Mit 16 Jahren lernt Marina Silva lesen und schreiben, mit 26 hat sie einen Universitätsabschluss in Geschichte, spezialisiert sich danach in Psychoanalyse und Psychopädagogik. Zum Ende der Ära der Militärdiktatur in den 80-er Jahren schließt sie sich linken Organisationen an, die später in der Arbeiterpartei (PT) aufgehen. Mit 36 Jahren ist Marina Silva jüngstes Mitglied der Geschichte im brasilianischen Senat. Mit dem Wahlsieg der PT im Jahr 2003 ernennt sie der neue Staatschef Lula da Silva zur Umweltministerin.
Hier reibt sie sich im Kampf gegen die anderen zunehmend auf Wirtschaftsinteressen bedachten Regierungsmitglieder auf. Besonders mit Lulas Stabsleiterin, Dilma Roussef, die auch das Ministerium für Energie und Mienen leitet, werden Silva Konflikte nachgesagt. 2008 legt sie ihr Amt aus Protest gegen den „Plan für ein nachhaltiges Amazonien“ nieder, der eine großflächige industrielle Erschließung des Regenwaldes bedeutet, und scheidet aus der PT aus.

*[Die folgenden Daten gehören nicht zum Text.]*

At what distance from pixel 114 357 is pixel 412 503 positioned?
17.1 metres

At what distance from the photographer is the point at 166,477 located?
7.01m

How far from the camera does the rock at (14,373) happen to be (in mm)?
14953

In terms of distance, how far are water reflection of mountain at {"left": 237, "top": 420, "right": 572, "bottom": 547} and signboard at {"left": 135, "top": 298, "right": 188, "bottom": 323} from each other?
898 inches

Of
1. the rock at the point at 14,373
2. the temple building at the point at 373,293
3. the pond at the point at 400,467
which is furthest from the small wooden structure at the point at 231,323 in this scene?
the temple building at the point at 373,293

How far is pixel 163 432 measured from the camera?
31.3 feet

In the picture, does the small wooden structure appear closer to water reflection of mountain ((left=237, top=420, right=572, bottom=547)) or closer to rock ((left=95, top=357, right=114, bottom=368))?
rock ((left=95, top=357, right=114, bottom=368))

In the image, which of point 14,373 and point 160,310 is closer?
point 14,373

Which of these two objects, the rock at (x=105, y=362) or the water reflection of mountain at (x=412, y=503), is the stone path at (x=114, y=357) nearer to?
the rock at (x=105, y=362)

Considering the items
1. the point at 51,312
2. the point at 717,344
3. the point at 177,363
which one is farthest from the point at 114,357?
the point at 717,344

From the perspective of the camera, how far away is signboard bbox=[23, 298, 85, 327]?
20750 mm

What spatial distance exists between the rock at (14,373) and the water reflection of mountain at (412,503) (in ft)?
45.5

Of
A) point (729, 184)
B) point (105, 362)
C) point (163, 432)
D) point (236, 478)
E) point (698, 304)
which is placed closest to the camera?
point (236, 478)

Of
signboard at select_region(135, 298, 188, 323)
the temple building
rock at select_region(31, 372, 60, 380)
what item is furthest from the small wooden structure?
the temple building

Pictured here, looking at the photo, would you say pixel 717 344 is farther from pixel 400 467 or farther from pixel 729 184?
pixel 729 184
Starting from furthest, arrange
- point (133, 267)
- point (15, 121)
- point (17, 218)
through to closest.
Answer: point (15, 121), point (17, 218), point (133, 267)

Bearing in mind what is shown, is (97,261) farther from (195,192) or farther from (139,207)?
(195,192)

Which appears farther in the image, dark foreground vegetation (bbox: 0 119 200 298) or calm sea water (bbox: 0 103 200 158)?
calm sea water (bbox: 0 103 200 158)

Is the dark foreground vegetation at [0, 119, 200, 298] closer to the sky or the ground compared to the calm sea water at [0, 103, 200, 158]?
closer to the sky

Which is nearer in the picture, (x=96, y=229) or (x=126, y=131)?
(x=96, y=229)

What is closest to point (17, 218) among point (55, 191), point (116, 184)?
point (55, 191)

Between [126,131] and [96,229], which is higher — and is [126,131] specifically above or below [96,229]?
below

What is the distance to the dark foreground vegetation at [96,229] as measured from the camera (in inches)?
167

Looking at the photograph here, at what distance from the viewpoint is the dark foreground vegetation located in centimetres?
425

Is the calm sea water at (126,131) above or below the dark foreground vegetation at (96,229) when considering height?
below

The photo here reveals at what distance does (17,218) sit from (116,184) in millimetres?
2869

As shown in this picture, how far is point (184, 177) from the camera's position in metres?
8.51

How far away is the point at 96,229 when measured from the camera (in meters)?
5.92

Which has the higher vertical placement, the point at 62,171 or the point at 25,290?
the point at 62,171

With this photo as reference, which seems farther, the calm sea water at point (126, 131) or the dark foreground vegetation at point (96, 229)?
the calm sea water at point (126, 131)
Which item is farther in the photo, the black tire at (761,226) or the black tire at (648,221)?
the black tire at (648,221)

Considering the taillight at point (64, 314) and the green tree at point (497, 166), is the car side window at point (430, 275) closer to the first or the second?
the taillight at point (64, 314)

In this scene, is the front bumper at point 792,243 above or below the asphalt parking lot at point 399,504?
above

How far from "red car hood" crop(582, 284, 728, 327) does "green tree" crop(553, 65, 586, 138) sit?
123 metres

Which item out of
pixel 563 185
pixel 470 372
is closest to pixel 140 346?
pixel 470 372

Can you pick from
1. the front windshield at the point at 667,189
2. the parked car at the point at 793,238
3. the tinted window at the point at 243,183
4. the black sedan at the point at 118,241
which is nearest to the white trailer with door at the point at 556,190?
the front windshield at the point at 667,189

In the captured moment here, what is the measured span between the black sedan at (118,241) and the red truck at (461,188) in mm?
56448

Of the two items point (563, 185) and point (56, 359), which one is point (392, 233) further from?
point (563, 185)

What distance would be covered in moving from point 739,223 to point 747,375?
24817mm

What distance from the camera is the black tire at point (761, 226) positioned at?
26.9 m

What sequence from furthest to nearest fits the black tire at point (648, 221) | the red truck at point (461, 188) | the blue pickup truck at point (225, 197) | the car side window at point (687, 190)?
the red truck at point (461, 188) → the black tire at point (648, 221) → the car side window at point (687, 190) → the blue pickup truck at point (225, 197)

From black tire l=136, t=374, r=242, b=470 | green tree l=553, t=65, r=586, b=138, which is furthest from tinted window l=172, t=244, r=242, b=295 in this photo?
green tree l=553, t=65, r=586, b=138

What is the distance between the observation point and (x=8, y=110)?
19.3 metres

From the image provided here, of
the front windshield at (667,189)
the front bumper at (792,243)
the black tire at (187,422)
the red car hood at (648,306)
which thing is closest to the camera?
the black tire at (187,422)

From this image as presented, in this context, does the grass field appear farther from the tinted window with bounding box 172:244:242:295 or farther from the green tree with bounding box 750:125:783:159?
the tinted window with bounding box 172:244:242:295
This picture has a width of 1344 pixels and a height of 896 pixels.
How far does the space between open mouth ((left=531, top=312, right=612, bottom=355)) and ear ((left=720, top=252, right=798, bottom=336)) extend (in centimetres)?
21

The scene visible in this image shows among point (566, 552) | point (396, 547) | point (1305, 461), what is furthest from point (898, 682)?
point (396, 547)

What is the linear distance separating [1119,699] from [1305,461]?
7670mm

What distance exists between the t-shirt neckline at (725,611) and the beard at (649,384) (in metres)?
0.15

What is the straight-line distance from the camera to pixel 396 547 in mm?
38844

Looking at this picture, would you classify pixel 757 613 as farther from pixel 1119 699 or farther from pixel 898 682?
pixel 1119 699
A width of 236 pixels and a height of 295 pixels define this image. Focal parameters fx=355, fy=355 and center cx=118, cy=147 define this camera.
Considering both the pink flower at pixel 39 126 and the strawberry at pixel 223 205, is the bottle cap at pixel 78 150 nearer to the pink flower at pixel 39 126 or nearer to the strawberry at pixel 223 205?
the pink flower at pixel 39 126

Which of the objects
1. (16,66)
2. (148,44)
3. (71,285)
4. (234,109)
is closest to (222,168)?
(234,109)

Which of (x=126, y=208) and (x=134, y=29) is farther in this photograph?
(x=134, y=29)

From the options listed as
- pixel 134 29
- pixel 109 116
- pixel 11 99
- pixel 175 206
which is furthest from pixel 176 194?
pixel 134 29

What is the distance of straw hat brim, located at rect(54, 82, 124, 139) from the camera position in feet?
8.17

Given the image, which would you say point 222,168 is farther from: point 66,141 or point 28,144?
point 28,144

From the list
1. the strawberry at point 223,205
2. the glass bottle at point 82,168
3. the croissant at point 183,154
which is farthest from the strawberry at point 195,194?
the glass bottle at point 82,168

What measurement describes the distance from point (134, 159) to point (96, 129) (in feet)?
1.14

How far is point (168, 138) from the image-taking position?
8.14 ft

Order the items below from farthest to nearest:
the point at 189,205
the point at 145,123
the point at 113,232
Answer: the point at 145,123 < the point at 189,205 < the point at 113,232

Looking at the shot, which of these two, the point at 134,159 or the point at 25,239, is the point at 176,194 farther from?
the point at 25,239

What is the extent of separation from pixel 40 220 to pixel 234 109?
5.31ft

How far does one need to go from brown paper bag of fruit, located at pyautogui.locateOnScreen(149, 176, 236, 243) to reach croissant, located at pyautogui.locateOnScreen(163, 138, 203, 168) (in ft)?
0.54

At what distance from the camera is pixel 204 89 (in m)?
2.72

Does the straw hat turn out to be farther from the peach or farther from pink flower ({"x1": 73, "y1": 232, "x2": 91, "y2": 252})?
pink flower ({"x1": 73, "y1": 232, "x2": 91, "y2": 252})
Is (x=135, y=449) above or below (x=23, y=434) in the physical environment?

Im Präsidentschaftswahlkampf 2010 tritt Marina Silva für die grüne Partei (PV) als Gegenkandidatin der von Lula protegierten Bewerberin Dilma Roussef an. Unerwartet holt sie fast 20 Prozent der Wählerstimmen. Im zweiten Wahlgang zieht dennoch Dilma Roussef in den Präsidentenpalast Planalto ein. Im Juni 2011 verlässt Marina Silva überraschend die PV, um eine „breitere Bewegung“ zu schaffen, wie sie sagt.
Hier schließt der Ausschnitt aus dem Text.